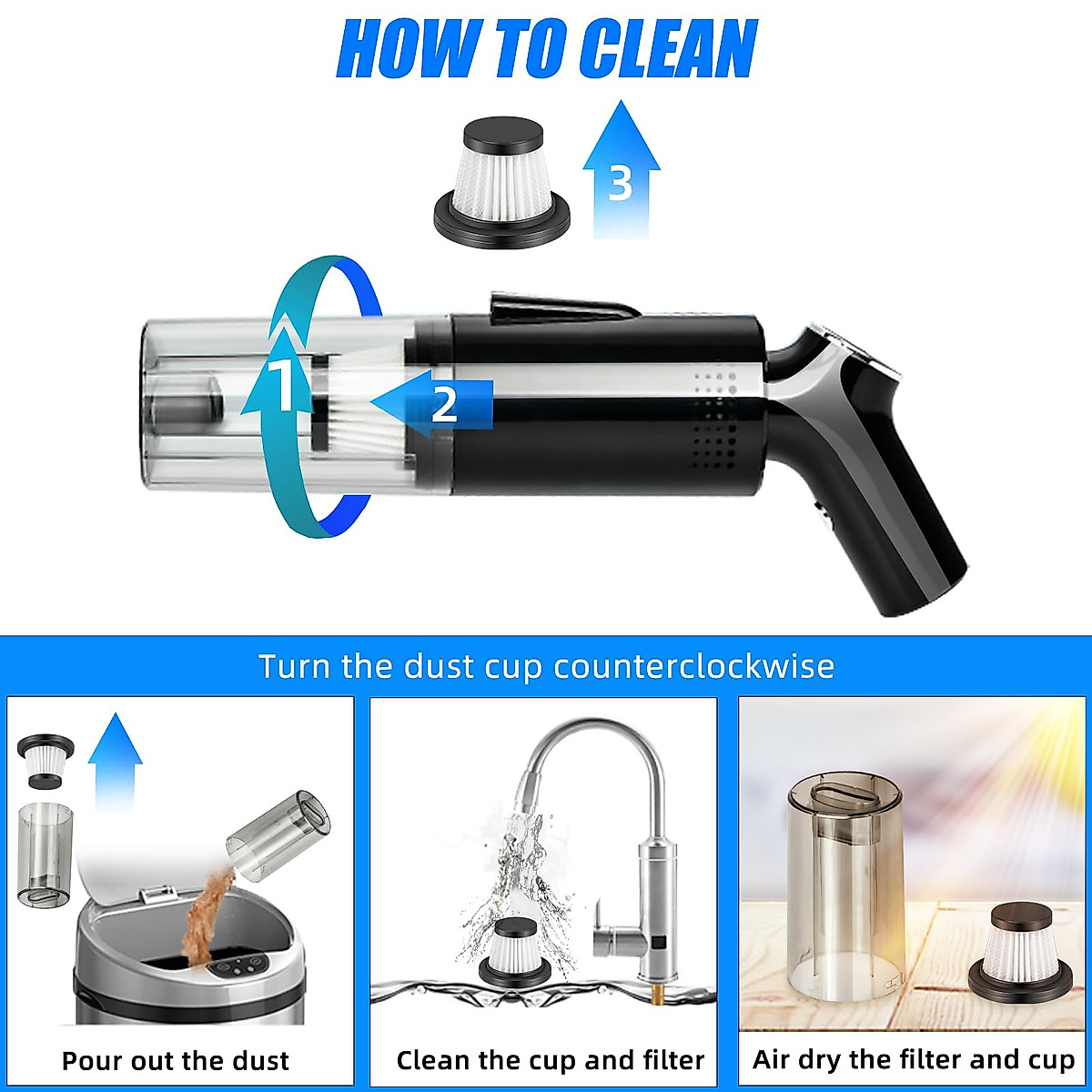 HOW TO CLEAN

3

1

2

Turn the dust cup counterclockwise

Pour out the dust

Clean the cup and filter

Air dry the filter and cup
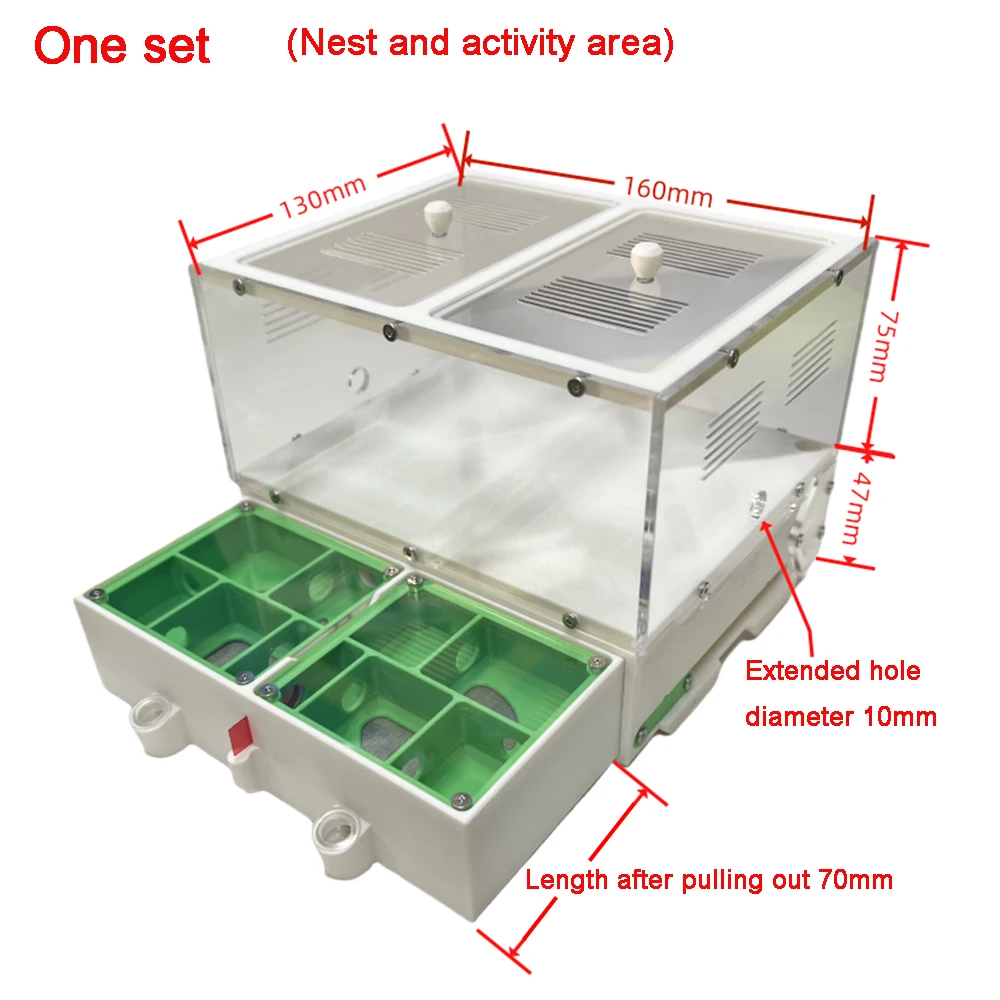 One set (Nest and activity area)

130mm

160mm

75mm

47mm

Extended hole diameter 10mm

Length after pulling out 70mm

□ □ □ □ □ □ □

### About this exercise
Determine how many lines of the material hold the string "filter", and state that number by itself.

### Problem solution
2